NFS Stale File Handle - RESOLUTION/WORKAROUND

Presentation:
Container(s) won’t start and give off many/various errors pertaining to ‘stale’ NFS mounts. Executing df -h</code/> within the rancher-nfs container exec shell shows mount points having ‘stale NFS file handle.’

Cause:
In our case, we did a live migration of NFS mounts on the NFS server that resulted in a 1-3 second export interruption. Many circumstances causing communication interruption between rancher-nfs and your network storage could have the same effect. No other services or applications within our platform (outside of rancher/docker) were bothered by this specific transition.

Explanation Definitions:
Volume - This is the name of the volume that represents the NFS mount point in Rancher. For the example below, we’ll call this 'DemoVolume’
NFS Target - This is the remote NFS server export that the driver and volume combination points to. For the example below, we’ll call this 'nfsServer01.localdomain.com:/RaidVol1/Docker/Rancher/DemoConfig’
Local Mount Path - This is the local filesystem path inside the container where the remote NFS Target is mounted. For the example below, we’ll call this '/home/user3/config’
Rancher-NFS Mount Path - This is the path on the rancher-nfs container where the NFS Target is mounted and the Rancher Volume is created. For the example below, we’ll call this '/var/lib/rancher/volumes/rancher-nfs/DemoVolume’
Volume Mount - This is the combination of Volume and Local Mount Path that you provide to Rancher during container creation.

Resolution:

  1. From the rancher-nfs container exec shell, run umount -l /var/lib/rancher/volumes/rancher-nfs/DemoVolume where the path is the container-local mount path.
  2. From the Rancher management GUI (or CLI, I guess) create a new container with the affected volume using any Local Mount Path within your dummy container: ‘DemoVolume:/home/user3/config’
  3. Start the container.
  4. From the rancher-nfs container exec shell, run df -h and note that the NFS mount appears again and is healthy. Restart of real/production containers leveraging the affected volume(s) may be necessary. We saw some images pickup the restored volume(s) and some not.

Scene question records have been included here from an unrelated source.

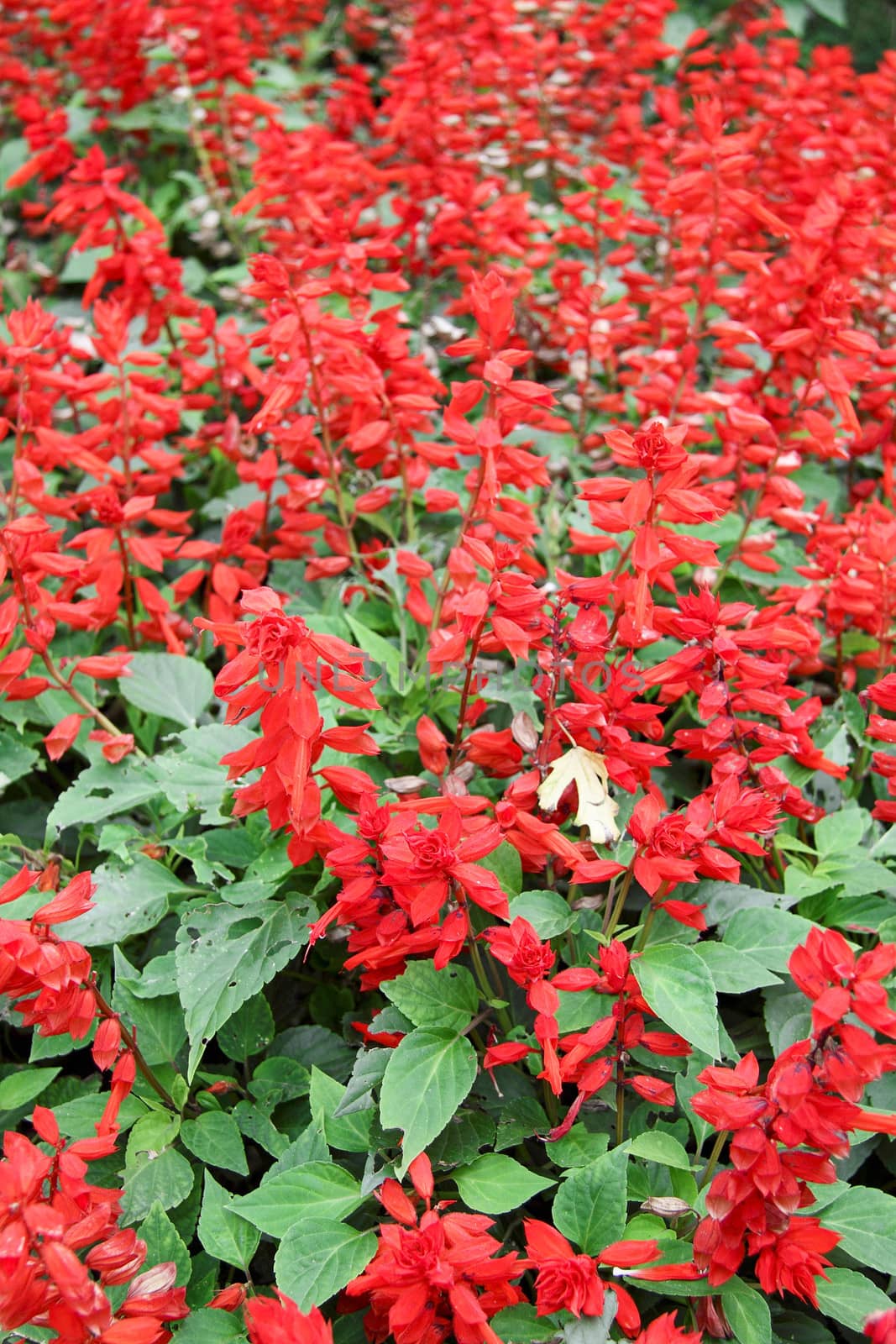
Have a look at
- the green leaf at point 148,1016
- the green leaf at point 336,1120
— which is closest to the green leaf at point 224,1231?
the green leaf at point 336,1120

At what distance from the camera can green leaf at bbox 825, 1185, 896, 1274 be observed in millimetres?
1557

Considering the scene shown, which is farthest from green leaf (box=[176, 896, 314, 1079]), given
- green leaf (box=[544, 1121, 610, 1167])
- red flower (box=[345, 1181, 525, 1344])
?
green leaf (box=[544, 1121, 610, 1167])

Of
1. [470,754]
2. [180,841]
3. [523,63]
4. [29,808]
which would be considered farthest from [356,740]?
[523,63]

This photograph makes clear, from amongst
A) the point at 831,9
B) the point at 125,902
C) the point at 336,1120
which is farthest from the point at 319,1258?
the point at 831,9

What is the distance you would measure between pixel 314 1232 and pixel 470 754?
0.78m

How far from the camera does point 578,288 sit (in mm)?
2949

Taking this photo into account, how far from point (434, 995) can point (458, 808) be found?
1.04ft

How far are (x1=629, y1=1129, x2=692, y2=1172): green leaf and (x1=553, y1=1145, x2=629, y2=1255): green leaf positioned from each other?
0.11ft

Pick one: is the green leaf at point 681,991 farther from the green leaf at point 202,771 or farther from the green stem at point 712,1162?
the green leaf at point 202,771

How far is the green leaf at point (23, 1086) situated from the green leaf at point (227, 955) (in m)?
0.35

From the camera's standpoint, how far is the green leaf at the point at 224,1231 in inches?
64.5

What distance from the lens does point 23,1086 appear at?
1940 mm

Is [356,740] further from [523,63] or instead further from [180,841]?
[523,63]

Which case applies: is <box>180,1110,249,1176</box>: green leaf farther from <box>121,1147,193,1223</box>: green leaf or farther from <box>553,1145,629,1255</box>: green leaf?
<box>553,1145,629,1255</box>: green leaf
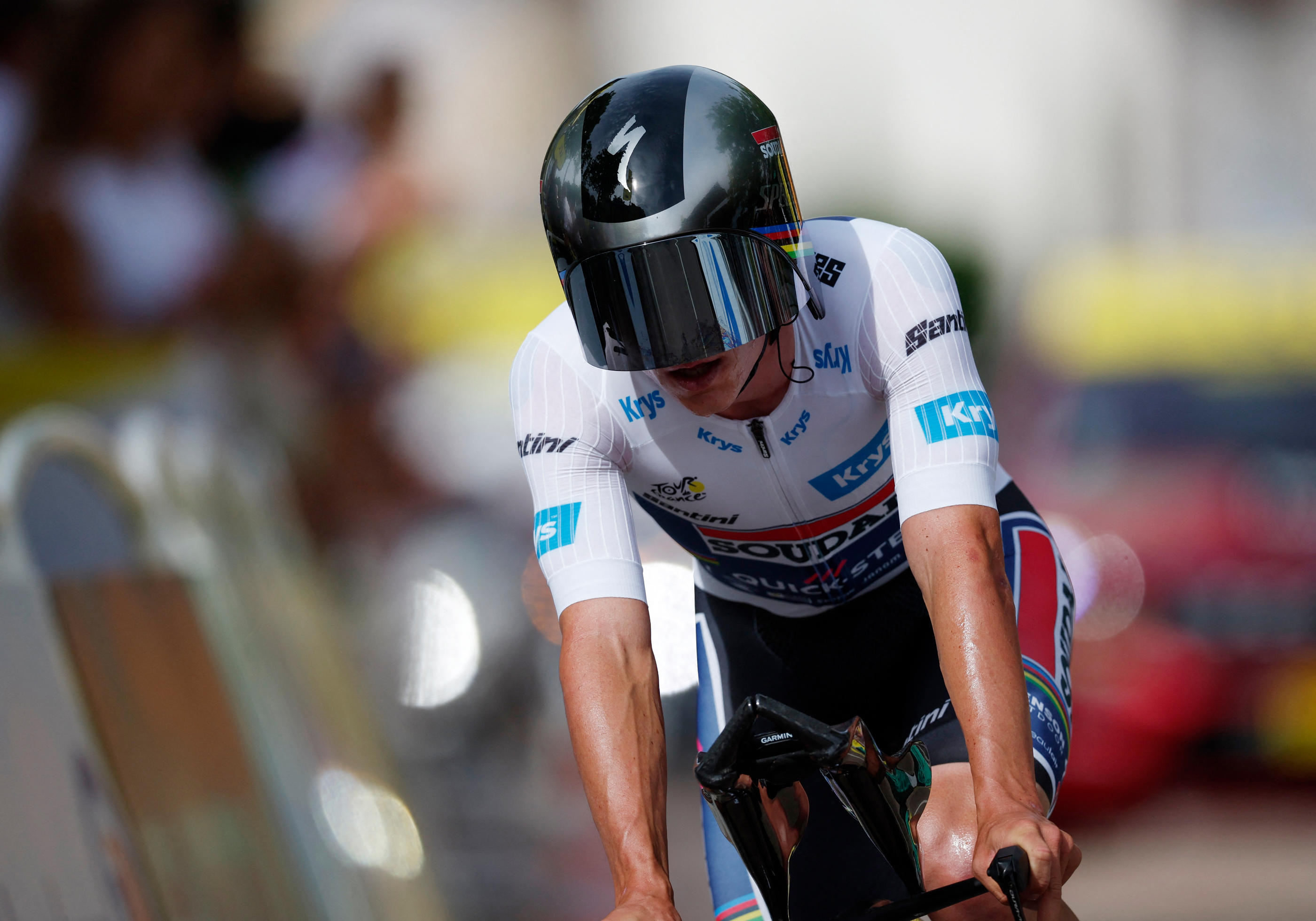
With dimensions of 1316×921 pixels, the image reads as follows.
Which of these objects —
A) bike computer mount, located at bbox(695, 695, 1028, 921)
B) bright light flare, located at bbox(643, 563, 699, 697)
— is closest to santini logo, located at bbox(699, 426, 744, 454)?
bike computer mount, located at bbox(695, 695, 1028, 921)

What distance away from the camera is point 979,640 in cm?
194

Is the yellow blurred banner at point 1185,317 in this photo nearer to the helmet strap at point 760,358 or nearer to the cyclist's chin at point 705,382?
the helmet strap at point 760,358

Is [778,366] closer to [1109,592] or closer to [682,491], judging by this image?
[682,491]

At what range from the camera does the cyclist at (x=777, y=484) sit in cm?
196

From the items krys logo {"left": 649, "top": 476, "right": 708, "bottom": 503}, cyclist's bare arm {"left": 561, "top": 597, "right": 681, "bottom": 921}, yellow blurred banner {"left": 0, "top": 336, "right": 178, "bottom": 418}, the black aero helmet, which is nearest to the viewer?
cyclist's bare arm {"left": 561, "top": 597, "right": 681, "bottom": 921}

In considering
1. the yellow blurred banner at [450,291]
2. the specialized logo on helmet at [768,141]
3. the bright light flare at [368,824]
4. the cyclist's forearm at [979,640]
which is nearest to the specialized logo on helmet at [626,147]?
the specialized logo on helmet at [768,141]

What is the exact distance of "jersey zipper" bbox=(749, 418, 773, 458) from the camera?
7.77 ft

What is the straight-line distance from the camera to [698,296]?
1.97 meters

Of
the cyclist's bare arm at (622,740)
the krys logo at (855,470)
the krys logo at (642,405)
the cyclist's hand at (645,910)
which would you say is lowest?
the cyclist's hand at (645,910)

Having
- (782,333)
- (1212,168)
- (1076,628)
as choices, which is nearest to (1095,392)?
(1076,628)

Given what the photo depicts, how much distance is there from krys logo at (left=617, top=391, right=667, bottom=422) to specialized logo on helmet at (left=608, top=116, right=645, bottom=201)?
0.45 meters

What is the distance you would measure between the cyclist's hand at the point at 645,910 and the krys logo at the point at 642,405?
843 mm

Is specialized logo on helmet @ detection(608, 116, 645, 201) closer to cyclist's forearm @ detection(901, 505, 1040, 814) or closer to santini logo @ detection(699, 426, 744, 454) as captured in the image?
santini logo @ detection(699, 426, 744, 454)

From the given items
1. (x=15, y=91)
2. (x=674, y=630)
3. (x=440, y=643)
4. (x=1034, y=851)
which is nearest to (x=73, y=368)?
(x=15, y=91)
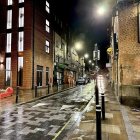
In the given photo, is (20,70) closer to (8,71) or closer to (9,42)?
(8,71)

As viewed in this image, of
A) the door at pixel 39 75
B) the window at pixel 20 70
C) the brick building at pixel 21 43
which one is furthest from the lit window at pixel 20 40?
the door at pixel 39 75

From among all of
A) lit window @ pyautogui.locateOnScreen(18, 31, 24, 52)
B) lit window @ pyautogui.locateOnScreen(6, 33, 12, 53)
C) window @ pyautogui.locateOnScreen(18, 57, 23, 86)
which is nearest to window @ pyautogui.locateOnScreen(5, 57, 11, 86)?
lit window @ pyautogui.locateOnScreen(6, 33, 12, 53)

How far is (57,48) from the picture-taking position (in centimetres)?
3831

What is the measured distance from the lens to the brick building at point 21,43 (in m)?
26.3

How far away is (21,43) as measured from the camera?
27031 mm

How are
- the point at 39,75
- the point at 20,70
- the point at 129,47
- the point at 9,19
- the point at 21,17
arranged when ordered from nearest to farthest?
the point at 129,47
the point at 20,70
the point at 21,17
the point at 9,19
the point at 39,75

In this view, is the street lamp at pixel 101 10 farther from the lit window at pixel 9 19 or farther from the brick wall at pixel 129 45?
the lit window at pixel 9 19

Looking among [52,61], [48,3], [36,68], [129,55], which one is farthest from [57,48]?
[129,55]

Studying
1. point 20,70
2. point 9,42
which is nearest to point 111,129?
point 20,70

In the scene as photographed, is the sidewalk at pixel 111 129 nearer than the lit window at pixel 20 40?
Yes

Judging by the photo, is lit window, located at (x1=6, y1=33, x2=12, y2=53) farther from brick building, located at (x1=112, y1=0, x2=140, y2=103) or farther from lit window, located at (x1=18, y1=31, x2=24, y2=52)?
brick building, located at (x1=112, y1=0, x2=140, y2=103)

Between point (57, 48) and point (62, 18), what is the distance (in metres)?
9.10

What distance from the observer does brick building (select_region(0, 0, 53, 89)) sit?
86.2 feet

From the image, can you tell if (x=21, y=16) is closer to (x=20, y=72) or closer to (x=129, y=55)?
(x=20, y=72)
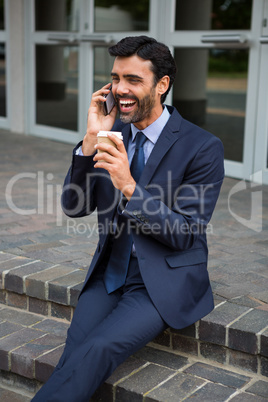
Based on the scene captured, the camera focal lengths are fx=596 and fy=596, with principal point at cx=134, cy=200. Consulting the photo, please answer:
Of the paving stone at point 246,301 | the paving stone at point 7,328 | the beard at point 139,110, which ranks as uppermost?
the beard at point 139,110

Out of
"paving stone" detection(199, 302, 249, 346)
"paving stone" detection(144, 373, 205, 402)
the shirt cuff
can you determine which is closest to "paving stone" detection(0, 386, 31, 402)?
"paving stone" detection(144, 373, 205, 402)

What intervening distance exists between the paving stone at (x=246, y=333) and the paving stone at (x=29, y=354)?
89cm

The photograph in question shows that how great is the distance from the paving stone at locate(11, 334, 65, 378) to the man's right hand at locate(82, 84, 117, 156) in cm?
105

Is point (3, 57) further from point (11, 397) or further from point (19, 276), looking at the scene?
point (11, 397)

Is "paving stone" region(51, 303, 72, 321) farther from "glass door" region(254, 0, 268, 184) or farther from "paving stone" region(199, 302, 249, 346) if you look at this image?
"glass door" region(254, 0, 268, 184)

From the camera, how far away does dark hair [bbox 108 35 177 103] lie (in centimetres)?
247

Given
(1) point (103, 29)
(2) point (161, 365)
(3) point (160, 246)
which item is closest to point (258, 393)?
(2) point (161, 365)

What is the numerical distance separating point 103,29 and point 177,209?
5117 mm

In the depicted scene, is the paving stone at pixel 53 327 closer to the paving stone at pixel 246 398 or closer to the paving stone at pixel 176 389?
the paving stone at pixel 176 389

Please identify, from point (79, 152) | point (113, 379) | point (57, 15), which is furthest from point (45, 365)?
point (57, 15)

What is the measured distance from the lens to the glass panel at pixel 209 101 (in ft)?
25.3

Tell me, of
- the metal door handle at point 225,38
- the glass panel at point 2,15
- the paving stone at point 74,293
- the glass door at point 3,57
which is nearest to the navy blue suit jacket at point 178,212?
the paving stone at point 74,293

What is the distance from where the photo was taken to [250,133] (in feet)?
18.6

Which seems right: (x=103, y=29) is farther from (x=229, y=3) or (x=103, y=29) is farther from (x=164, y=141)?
(x=229, y=3)
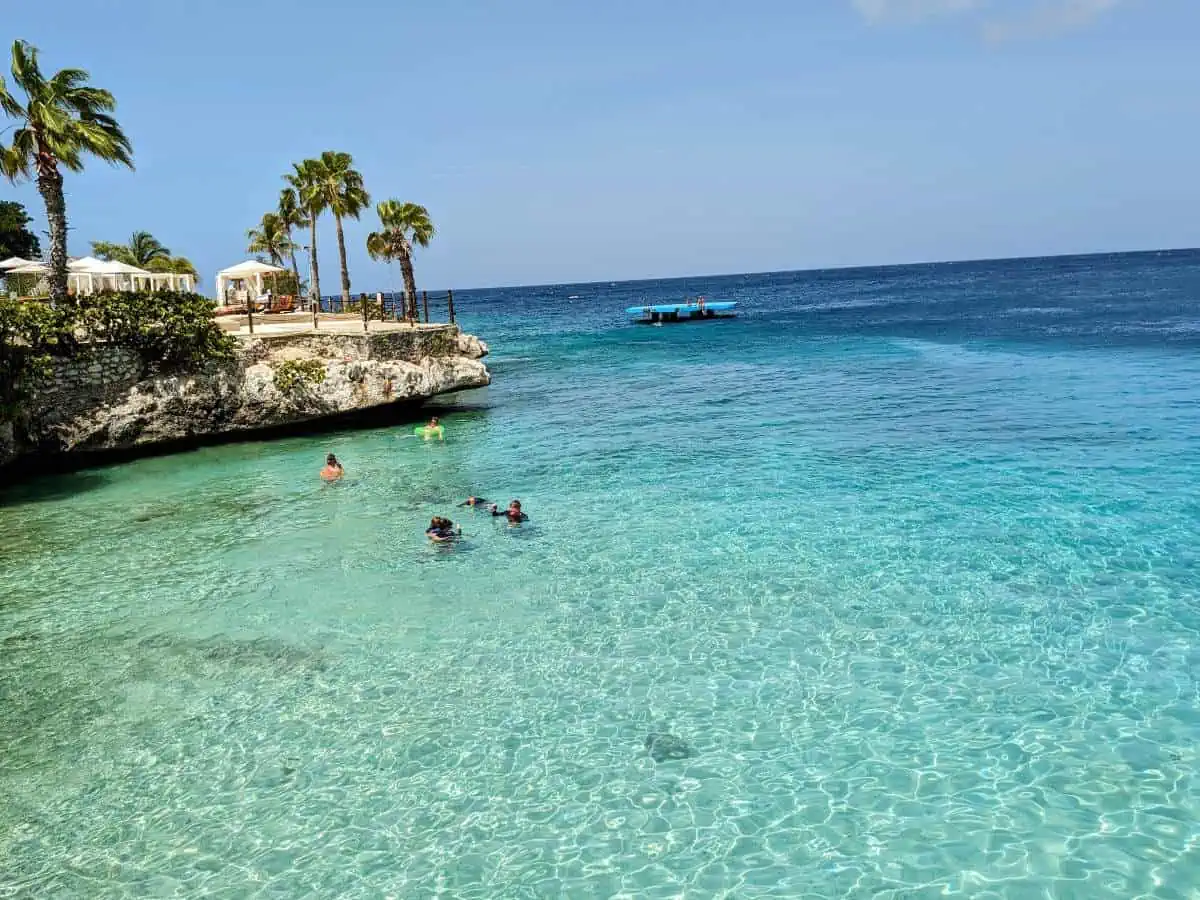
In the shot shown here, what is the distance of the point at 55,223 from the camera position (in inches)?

Any questions, leave them here. I couldn’t find any indication on any forums on how to fix this issue - so this hack is better than nothing for the time being. Hopefully, as it did in our case, it will save you a reboot of all the hosts in your environment.

Ran in to the same problem, though we were able to solve it more simply. in each instance of rancher-nfs container exec shell run umount -l /var/lib/rancher/volumes/rancher-fns; mount This will remount the files and you can simply restart instances (our restarted automatically).